Text segment:
□ □ □ □ □

Biography written by her Granddaughter, Ann Richmond Sewell

Sarah Elizabeth ("Lizzie") Bacon

Sarah Elizabeth Bacon Richmond (1861-1946), mother of Arch, Gus, Albert and Clarence Richmond Sr., and grandmother of Ann Richmond Sewell, was the oldest girl among the nine children in the Bacon family, who lived near Cleveland, TN. Her mother (born Mary Anne Trewhitt) was sick a lot and on "Lizzie," as she was called, fell the job of raising her younger brothers and sisters.

She met Jacob Rogers Richmond about the time she quit school at 16, but they weren't married until her 21st birthday. On that day, April 30, 1882, they eloped. Her youngest sister, Rosa, was 8 years old at the time. Her mother died 4 years later. Her father Frank (Benjamin Franklin) Bacon moved west to Kansas and Missouri, remarried in 1994, and had one more son.

At age 4 she learned to read the newspaper that papered the walls of their log cabin with the help of her Aunt Rebecca Trewhitt, a school teacher living with her family. Aunt Rebecca taught in a little log school house not far from their own. She only taught the beginning principles of reading, writing and arithmetic.

Lizzie "graduated" in only a few months from her aunt's school, and when 6 years old, she had to walk 2 1/2 miles to Ragsdale school. She had to go through dark woods, across a stream, through fields and under a bluff where she heard panthers and wildcats scream. Many times her father carried her and her sister Alice, 3 years younger, on his back through woods to their school early, returning home to work all day on the farm.

□ □ □ □ □

Exercise requirements: Continue the biography of Lizzie Bacon from the point where it stops.

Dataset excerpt
□ □ □ □ □

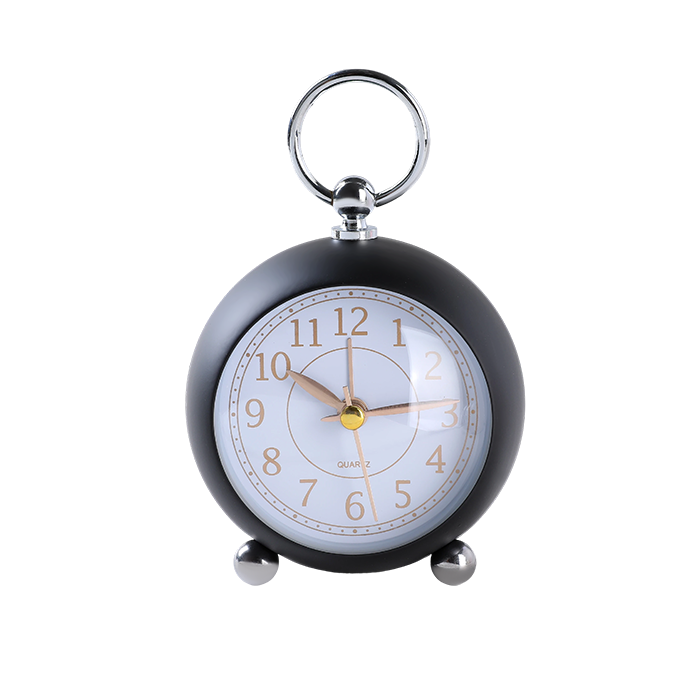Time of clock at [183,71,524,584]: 10:14
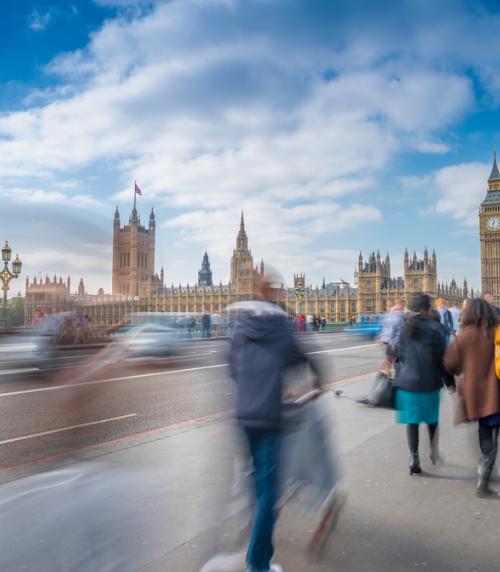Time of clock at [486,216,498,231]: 12:32
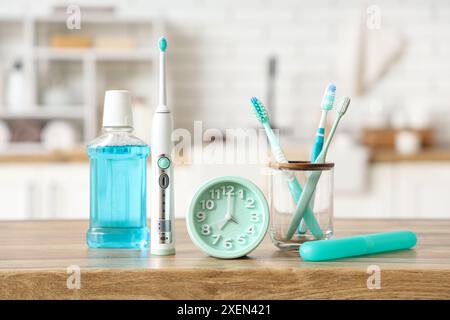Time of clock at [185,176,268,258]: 7:00
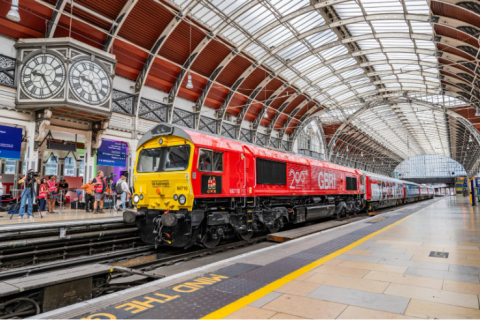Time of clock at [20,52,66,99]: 9:25
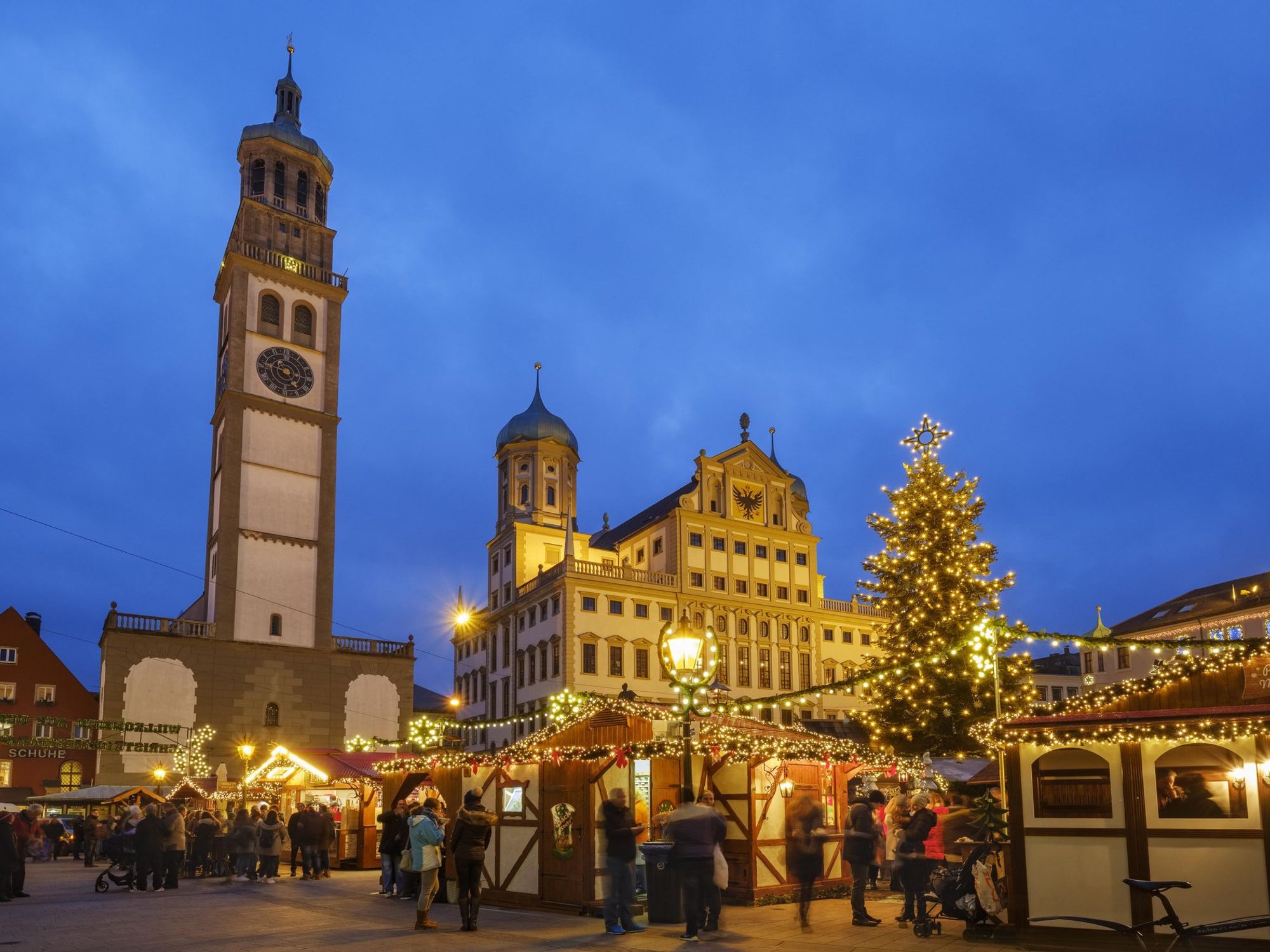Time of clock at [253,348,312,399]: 4:46
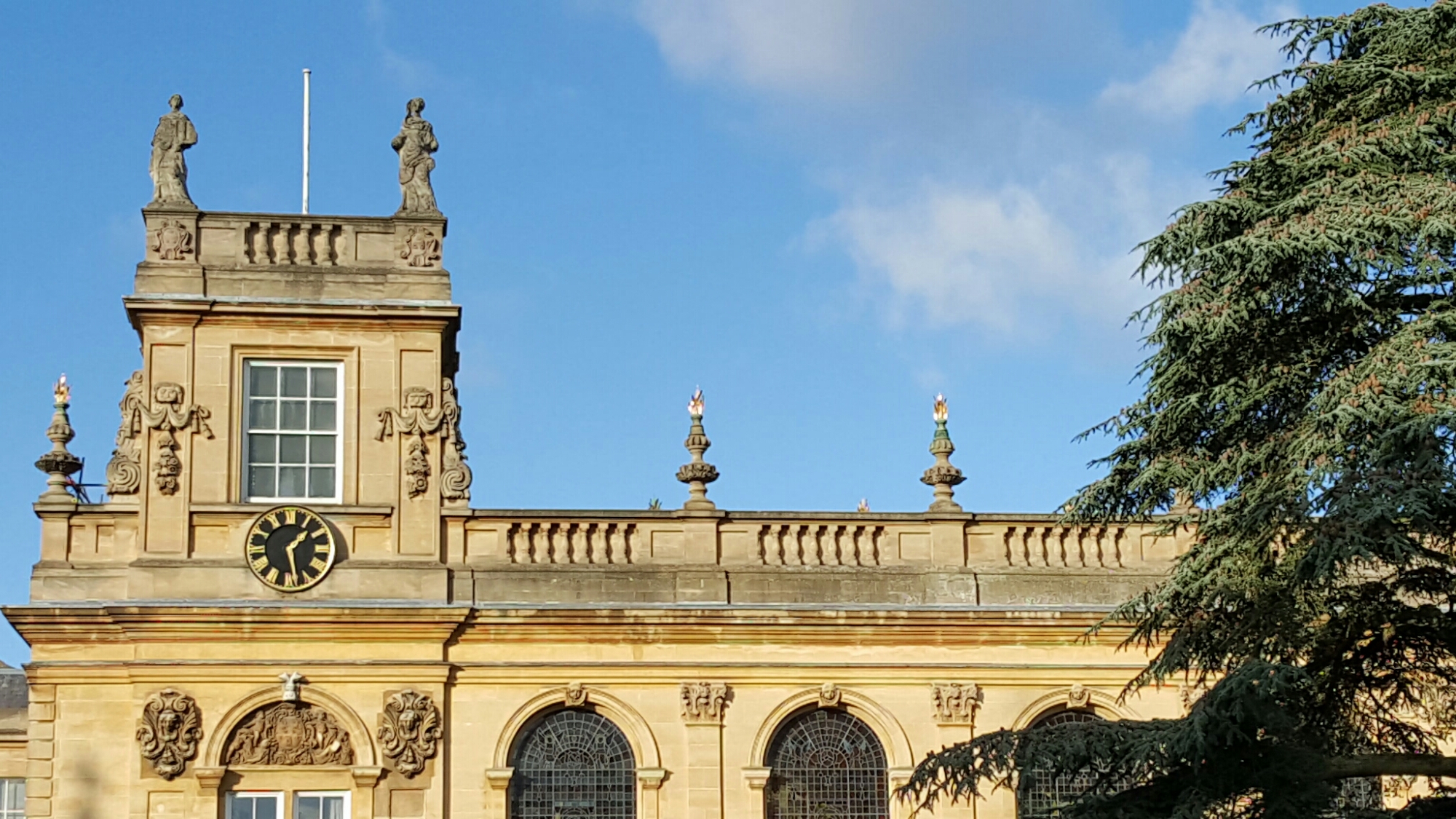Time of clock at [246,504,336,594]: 1:28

□ □ □ □ □

Result for this task:
The school master was a very ill-tempered man who beat his own children nearly to death. So her father made her and Alice quit this school and go to the Academy in Tasso, a community north of Cleveland, where they stayed in a two story dormitory which had two teachers. They went one term, then because her mother couldn't do without both girls, or they couldn't afford for two to go, she stayed home and Alice went.

Later when the Waterville school was built closer to their home, Lizzie went there, but had to quit at age 16 to care for 5 children younger than Alice, the youngest of which were twin girls. Only one of the twins survived, named Rosa. The school's chief recreation were spelling bees. Lizzie almost always won first place in them.

She loved to read all her life. Since she lived next door to me in Cleveland when I was a girl, I could see her at night from my upstairs bedroom window, reading her Bible by her fireplace. Her Grandmother, Elizabeth Keebler Bacon bought it in 1832 for $2.50. She gave that Bible to me. She subscribed to magazines that I enjoyed reading with her. I don't remember Grandfather Jacob Richmond. He died in 1927 when I was only 3 years.

Grandmother's chief heat was a fireplace in her living room which contained her bed. The fireplace burned wood, kept in a "woodhouse" behind her house. She also had a wood burning cook stove in the kitchen. For washing clothes, I remember a black kettle in the backyard under which she had a fire to heat the water. Scrubbing clothes on a scrub board and wringing them out by hand was the process of washing, done outdoors. In later years, she had a gas cook stove in the kitchen, a washer on the back porch, and a living room and guest bedroom gas heater. Downstairs heat reached the upstairs rooms.

She walked with a limp, having broken a hip before I knew her, and the doctor didn't set it right. In spite of this, she walked to stores at a shopping center called "Five Points," about a half mile, up and downhill, never asking for a ride. She also walked to Eastside church, a couple of blocks away.

Lizzie's oldest three sons, Arch, Gus, and Albert, were not able to complete a high school education. But Lizzie insisted the family move to town so Clarence could finish high school, where he was salutatorian. Albert died at 23 of epileptic seizure. Gus and Arch both settled in Atlanta, Georgia. Clarence served in WWI, and wrote a well-regarded war memoir. He then married Edith Hutcheson in 1923, and remained in Cleveland.